### [AIM]
Please turn the part of the listing that opens with the line containing "Can you confirm" and closes with the last line of the listing into a Markdown table with the columns No. and Line. Give one numbered row per line and leave out blank lines.

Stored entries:

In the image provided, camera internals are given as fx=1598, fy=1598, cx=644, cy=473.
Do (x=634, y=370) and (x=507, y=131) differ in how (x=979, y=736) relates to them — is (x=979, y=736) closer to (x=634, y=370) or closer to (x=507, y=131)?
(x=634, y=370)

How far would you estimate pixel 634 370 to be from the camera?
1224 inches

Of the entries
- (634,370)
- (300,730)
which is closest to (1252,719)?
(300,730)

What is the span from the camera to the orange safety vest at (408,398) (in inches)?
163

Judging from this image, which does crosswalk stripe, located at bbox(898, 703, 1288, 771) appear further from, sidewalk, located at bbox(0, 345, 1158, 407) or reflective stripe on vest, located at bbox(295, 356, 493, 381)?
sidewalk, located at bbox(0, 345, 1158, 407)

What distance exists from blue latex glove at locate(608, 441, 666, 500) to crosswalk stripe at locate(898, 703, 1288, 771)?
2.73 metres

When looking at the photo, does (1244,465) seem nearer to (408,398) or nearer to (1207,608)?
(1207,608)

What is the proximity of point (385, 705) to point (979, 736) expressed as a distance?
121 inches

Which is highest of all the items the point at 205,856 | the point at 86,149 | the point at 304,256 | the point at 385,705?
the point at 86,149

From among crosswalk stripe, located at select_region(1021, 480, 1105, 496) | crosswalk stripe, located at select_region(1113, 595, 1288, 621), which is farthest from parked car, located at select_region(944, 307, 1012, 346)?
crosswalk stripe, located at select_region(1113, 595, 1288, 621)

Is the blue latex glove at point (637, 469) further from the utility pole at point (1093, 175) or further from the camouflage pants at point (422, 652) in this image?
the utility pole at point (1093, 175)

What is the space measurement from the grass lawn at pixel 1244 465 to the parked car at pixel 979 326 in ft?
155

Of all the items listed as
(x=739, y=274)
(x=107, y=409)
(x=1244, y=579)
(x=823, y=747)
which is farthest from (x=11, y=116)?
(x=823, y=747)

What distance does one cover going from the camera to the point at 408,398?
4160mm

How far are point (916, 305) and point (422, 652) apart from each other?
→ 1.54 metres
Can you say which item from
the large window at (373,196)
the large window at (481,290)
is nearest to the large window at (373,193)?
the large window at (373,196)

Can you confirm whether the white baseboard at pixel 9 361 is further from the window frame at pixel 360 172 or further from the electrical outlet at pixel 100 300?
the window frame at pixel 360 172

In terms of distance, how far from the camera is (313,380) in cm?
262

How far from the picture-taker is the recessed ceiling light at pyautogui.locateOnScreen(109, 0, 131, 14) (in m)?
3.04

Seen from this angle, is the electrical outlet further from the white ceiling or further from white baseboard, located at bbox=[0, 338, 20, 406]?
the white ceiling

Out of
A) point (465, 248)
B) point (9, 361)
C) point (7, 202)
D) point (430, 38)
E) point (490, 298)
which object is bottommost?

### [RIGHT ANSWER]
| No. | Line |
|---|---|
| 1 | Can you confirm whether the white baseboard at pixel 9 361 is further from the window frame at pixel 360 172 or further from the electrical outlet at pixel 100 300? |
| 2 | the window frame at pixel 360 172 |
| 3 | In terms of distance, how far from the camera is (313,380) in cm? |
| 4 | 262 |
| 5 | How far from the picture-taker is the recessed ceiling light at pyautogui.locateOnScreen(109, 0, 131, 14) (in m)? |
| 6 | 3.04 |
| 7 | Seen from this angle, is the electrical outlet further from the white ceiling or further from white baseboard, located at bbox=[0, 338, 20, 406]? |
| 8 | the white ceiling |
| 9 | Out of |
| 10 | A) point (465, 248) |
| 11 | B) point (9, 361) |
| 12 | C) point (7, 202) |
| 13 | D) point (430, 38) |
| 14 | E) point (490, 298) |
| 15 | which object is bottommost? |